• **EXERCISE PROMPT**:
Copy out the entries below, substituting "apartment building" for every occurrence of "residential building", and keep all other text the same.
══ DATA FOR PROCESSING
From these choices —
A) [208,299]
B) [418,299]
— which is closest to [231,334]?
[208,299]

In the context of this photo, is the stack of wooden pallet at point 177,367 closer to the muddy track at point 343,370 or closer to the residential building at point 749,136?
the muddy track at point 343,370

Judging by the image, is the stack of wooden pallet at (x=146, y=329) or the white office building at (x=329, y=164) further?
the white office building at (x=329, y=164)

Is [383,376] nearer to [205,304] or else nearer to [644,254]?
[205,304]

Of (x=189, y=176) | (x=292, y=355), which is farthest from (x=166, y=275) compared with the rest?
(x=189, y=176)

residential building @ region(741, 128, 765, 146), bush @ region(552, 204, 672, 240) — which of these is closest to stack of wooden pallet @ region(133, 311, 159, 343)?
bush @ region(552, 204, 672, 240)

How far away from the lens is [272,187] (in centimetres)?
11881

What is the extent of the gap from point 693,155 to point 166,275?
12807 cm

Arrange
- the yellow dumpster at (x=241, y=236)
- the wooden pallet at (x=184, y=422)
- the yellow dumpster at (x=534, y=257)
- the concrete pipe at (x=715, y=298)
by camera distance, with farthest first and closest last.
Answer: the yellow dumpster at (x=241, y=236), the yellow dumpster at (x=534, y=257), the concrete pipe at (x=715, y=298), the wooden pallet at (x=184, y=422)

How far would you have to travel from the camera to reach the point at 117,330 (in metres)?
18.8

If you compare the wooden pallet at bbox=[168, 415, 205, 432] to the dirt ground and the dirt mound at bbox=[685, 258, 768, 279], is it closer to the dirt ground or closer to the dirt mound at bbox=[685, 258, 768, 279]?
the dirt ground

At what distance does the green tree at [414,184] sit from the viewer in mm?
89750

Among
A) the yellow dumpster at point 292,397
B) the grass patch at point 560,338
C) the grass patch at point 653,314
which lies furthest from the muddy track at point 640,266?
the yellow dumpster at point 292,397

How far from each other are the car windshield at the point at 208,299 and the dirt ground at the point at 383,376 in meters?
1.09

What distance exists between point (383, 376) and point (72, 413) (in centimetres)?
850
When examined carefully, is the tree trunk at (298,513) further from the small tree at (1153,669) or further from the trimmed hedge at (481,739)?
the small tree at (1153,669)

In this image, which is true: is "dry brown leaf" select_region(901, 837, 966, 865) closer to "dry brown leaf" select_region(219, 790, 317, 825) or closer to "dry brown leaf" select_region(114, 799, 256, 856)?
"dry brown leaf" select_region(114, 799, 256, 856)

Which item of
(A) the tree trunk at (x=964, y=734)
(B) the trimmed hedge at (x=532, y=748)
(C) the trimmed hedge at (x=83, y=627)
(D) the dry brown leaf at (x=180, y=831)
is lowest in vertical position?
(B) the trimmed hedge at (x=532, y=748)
════
• **EXERCISE RESPONSE**:
From these choices —
A) [208,299]
B) [418,299]
— which is closest to [231,334]?
[208,299]

In the context of this photo, is the stack of wooden pallet at point 177,367 closer to the muddy track at point 343,370 or closer to the apartment building at point 749,136?
the muddy track at point 343,370

Judging by the image, is the stack of wooden pallet at (x=146, y=329) or the white office building at (x=329, y=164) further?
the white office building at (x=329, y=164)

Is [383,376] nearer to [205,304] or else nearer to [644,254]?
[205,304]

Of (x=189, y=176) | (x=292, y=355), which is farthest from (x=166, y=275) compared with the rest?
(x=189, y=176)

apartment building @ region(741, 128, 765, 146), bush @ region(552, 204, 672, 240) — which of these is closest to stack of wooden pallet @ region(133, 311, 159, 343)?
bush @ region(552, 204, 672, 240)

How far away from the lens is [272,187] (in centimetres)?
11881

What is the extent of the gap from point 693,155 to point 166,275?
12807 cm

Arrange
- the yellow dumpster at (x=241, y=236)
- the wooden pallet at (x=184, y=422)
- the yellow dumpster at (x=534, y=257)
- the concrete pipe at (x=715, y=298)
by camera distance, with farthest first and closest last.
Answer: the yellow dumpster at (x=241, y=236), the yellow dumpster at (x=534, y=257), the concrete pipe at (x=715, y=298), the wooden pallet at (x=184, y=422)

How far would you have to travel from the camera to reach the point at 117,330 (in metres)?
18.8

If you compare the wooden pallet at bbox=[168, 415, 205, 432] to the dirt ground and the dirt mound at bbox=[685, 258, 768, 279], is it closer to the dirt ground or closer to the dirt mound at bbox=[685, 258, 768, 279]?
the dirt ground

At what distance does the green tree at [414,184] sit from the viewer in mm?
89750

Among
A) the yellow dumpster at point 292,397
B) the grass patch at point 560,338
C) the grass patch at point 653,314
which lies furthest from the muddy track at point 640,266?
the yellow dumpster at point 292,397

How far from each other are the car windshield at the point at 208,299 and the dirt ground at the point at 383,376 in meters?
1.09

What distance exists between point (383, 376) and point (72, 413) (in centimetres)?
850
When examined carefully, is the tree trunk at (298,513) further from the small tree at (1153,669) or further from the trimmed hedge at (481,739)?
the small tree at (1153,669)

In this image, which is true: is "dry brown leaf" select_region(901, 837, 966, 865) closer to "dry brown leaf" select_region(219, 790, 317, 825) or closer to "dry brown leaf" select_region(114, 799, 256, 856)?
"dry brown leaf" select_region(114, 799, 256, 856)

Which item of
(A) the tree trunk at (x=964, y=734)
(B) the trimmed hedge at (x=532, y=748)
(C) the trimmed hedge at (x=83, y=627)
(D) the dry brown leaf at (x=180, y=831)
is lowest in vertical position?
(B) the trimmed hedge at (x=532, y=748)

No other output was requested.